See more at Why MIPS and in the Member Handbook Combined PDS and FSG..

Limit of indemnity 

$20 million in the aggregate. The limit of cover for each claim is $20 million unless your AHPRA registration requires an automatic reinstatement where the limit per claim is $10 million plus one reinstatement of the same value.

Membership classification

Your MIPS membership classification is made up of your category, practice basis and endorsements.  You should ensure your classification (including previous practice details) covers the healthcare services you provide. Refer to the Membership Classification Guide in the Member Handbook.

How your membership fee is calculated 

MIPS uses a risk assessment approach when calculating membership fees to reflect the contribution required to appropriately cover your risk arising from your practice. The fee is individually calculated based on your membership classification for your current and past practice for up to three previous membership periods. 

What is the ‘Indicative mature annual fee’? 

Your quote may provide an ‘Indicative mature annual fee’ that differs to the ‘Estimated fee payable’.

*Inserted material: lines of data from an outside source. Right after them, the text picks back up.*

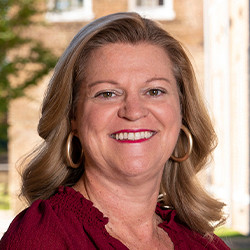 image of Missy Daniels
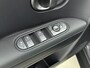 Hyundai Ioniq 5 Long Range Pure Edition 84 kWh | Apple Carplay/ Android Auto | achterbank verwarmd | EV snellaadtijd 50 kW | Nieuw snel leverbaar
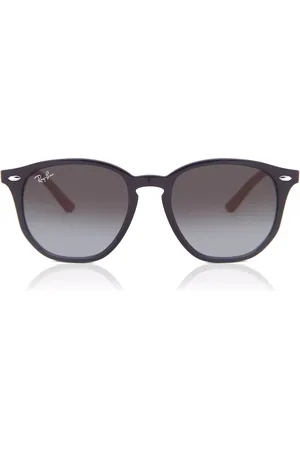 Ray-Ban RJ9070S 70218G Kids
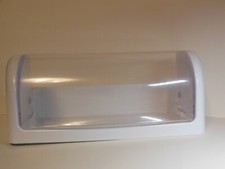 Refrigerator Dairy Butter Door
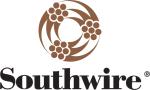 Southwire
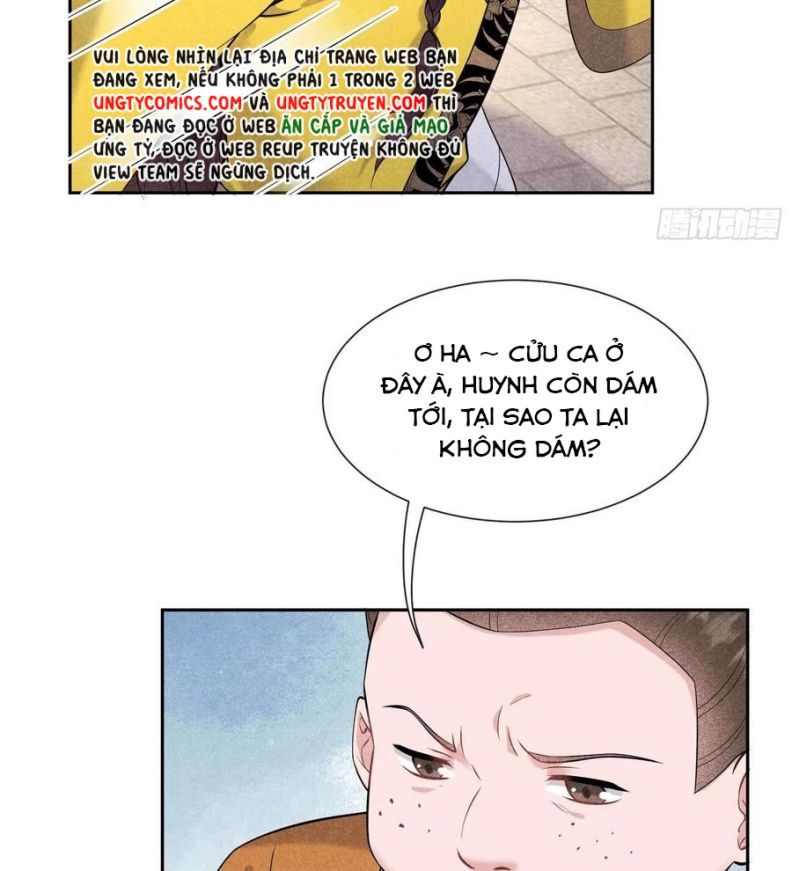 page_37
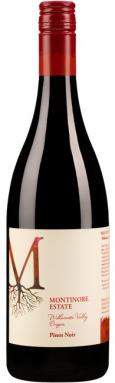 Montinore Estate - Pinot Noir NV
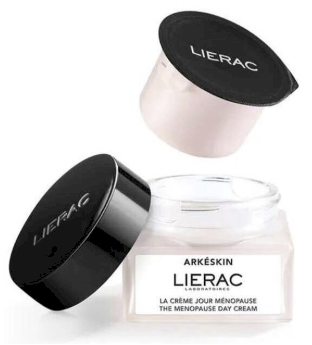 Lierac Arkéskin Dienas krēms 50ml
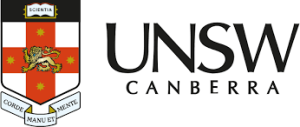 UNSW Canberra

If your previous practice (refer ‘Previous practice summary’) reflects a lower or higher risk, or you have recently commenced practice in Australia, these factors impact the calculation of your fee. 

If your ‘Estimated fee payable’ is lower than the ‘Indicative mature annual fee’ you can expect to see a stepped increase in your membership fee at each renewal until you reach the indicative mature annual fee for that membership period. 

Retroactive cover

Retroactive cover provides cover for new claims that arise from healthcare practice undertaken after your retroactive cover date. 

It is an Australian Health Practitioner Registration Agency registration requirement that healthcare practitioners have appropriate cover including retroactive cover for their previous private practice. Your retroactive cover date should reflect your first date of practice in Australia or the date you first undertook any non-employer indemnified practice.

There is no cover for healthcare provided prior to your retroactive cover date or matters previously known to you or your previous indemnity provider(s).

The Premium Support Scheme (PSS) – Medical only

The Premium Support Scheme (PSS) is an Australian Government initiative that helps eligible medical practitioners with their medical indemnity costs. For more information or to apply complete the PSS Application.

Application and payment

Completed application may take 3-10 business days to process. Once approved, your Member Benefit Statement (tax invoice) provides details of the payment options including a monthly direct debit instalment arrangement.